Le bilan devait se chiffrer à plusieurs dizaines de morts, principalement parmi les habitants de Boy-Rabbé, Fouh et Gobongo.

Trois mois plus tard, le 18 avril 1979, une rafle générale d’élèves et étudiants était organisée, soit-disant en vue de neutraliser les meneurs. Incarcérés dans des cellules étroites de la sinistre prison de Ngaragba, beaucoup devaient mourir d’étouffement. Ce fut la goutte d’eau qui fit déborder le vase, en suscitant une énorme émotion en Afrique et dans le monde. Le sommet franco-africain de Kigali, au Rwanda, décida d’une commission interafricaine d’enquête pour vérifier et constater les faits. Le rapport accablant de cette dernière précipita la chute de Bokassa, le 20 septembre 1979.
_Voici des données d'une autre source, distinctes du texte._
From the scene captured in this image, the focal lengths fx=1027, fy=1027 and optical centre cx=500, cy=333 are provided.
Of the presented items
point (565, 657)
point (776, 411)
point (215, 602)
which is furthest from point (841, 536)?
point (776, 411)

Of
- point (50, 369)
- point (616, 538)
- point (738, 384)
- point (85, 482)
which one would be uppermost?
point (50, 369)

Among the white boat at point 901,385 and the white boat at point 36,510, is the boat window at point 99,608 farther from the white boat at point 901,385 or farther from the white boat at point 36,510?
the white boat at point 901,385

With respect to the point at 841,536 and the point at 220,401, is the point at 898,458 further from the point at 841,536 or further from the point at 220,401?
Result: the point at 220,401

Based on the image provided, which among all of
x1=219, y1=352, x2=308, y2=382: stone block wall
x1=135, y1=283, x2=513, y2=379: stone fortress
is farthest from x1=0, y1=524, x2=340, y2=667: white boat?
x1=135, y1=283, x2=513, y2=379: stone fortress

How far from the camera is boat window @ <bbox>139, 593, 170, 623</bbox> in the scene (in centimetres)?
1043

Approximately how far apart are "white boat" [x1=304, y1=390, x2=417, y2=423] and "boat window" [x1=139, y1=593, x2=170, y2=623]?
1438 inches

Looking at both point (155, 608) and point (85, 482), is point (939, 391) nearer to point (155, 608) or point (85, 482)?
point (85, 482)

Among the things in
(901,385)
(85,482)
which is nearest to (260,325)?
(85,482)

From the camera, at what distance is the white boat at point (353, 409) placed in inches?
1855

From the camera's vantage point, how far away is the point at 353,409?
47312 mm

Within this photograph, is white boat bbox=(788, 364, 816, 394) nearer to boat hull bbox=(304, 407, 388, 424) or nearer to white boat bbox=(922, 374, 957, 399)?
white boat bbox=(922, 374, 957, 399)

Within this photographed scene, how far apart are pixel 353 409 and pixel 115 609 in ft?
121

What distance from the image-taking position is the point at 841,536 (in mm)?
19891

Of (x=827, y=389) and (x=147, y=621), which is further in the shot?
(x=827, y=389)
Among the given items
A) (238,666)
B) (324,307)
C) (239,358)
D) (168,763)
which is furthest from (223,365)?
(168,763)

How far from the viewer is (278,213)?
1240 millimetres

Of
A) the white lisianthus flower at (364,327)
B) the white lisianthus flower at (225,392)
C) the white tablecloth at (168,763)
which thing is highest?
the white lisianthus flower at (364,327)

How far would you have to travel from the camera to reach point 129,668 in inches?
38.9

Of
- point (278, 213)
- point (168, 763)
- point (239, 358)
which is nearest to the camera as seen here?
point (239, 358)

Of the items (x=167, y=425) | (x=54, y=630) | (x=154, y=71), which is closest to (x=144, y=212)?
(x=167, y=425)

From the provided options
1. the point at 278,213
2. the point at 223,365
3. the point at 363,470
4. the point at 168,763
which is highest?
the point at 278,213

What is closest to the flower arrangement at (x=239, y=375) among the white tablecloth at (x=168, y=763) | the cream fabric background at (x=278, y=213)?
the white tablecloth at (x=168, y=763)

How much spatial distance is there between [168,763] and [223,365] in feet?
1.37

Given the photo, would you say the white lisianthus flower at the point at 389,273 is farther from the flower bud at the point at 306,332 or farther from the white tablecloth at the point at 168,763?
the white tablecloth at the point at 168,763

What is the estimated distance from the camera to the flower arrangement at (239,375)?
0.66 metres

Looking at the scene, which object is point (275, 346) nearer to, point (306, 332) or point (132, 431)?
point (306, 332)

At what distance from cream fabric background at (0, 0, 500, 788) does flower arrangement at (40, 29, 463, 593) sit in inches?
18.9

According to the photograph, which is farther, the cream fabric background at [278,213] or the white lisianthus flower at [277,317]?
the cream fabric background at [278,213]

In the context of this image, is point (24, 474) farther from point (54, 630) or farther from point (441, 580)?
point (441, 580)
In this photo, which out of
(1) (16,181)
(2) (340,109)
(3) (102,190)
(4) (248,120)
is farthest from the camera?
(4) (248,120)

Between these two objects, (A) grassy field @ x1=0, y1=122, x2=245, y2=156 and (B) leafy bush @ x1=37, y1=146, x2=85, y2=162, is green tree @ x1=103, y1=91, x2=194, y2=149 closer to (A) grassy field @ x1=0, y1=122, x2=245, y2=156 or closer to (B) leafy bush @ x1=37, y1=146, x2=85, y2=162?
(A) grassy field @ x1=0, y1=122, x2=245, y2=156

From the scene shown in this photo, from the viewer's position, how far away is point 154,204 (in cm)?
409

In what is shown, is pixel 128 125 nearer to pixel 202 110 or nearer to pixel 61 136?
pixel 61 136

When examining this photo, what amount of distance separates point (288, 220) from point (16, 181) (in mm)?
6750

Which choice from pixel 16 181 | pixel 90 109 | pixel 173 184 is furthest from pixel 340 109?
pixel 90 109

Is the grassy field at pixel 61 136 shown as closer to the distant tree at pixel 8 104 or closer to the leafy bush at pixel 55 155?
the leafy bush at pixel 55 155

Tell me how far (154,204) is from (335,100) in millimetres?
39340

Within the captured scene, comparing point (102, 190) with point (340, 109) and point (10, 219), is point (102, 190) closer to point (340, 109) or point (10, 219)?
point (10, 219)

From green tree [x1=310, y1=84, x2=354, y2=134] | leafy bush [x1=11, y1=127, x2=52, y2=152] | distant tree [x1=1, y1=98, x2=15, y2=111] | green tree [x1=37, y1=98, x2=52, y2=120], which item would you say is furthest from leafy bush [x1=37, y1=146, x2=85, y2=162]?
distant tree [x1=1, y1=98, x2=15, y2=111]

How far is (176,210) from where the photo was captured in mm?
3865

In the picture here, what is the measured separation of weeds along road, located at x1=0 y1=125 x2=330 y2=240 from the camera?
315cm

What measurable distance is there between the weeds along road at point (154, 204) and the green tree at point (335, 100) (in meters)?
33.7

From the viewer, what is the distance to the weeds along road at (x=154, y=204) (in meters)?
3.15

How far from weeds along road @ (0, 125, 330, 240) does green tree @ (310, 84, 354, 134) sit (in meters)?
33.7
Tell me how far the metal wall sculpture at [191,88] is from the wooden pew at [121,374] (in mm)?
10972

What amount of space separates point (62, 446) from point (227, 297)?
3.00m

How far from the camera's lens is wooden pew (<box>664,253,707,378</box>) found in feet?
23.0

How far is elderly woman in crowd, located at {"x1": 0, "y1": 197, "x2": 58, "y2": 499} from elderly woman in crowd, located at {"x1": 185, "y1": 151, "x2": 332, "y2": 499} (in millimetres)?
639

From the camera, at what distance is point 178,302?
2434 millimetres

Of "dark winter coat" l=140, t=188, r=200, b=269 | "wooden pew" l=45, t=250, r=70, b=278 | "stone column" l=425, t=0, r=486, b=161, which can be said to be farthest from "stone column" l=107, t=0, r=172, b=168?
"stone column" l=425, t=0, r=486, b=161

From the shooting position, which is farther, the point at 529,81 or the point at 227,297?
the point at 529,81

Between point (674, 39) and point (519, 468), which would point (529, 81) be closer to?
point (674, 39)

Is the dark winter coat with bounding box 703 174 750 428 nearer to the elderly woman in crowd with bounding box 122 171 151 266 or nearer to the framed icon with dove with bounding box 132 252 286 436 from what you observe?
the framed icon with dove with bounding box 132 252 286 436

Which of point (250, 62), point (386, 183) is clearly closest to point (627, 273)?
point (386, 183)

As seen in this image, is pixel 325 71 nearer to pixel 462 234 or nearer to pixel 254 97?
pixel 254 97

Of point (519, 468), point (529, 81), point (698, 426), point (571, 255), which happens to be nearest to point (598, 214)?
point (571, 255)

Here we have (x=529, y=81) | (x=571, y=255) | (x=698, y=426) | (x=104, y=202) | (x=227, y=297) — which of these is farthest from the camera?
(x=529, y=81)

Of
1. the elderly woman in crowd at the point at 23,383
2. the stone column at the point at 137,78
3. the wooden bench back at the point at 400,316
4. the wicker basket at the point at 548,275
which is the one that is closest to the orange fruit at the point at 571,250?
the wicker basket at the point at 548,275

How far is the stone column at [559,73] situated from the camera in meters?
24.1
On retiendra toutefois que la journée du 18 janvier 1979 fut décisive en ce sens qu’elle brisa la peur qu’inspirait la dictature de Bokassa. C’est ce mouvement qui accéléra la prise de conscience et la structuration des groupes politiques qui devaient apparaître au grand jour, avant même la fin de l’  « Empire centrafricain ».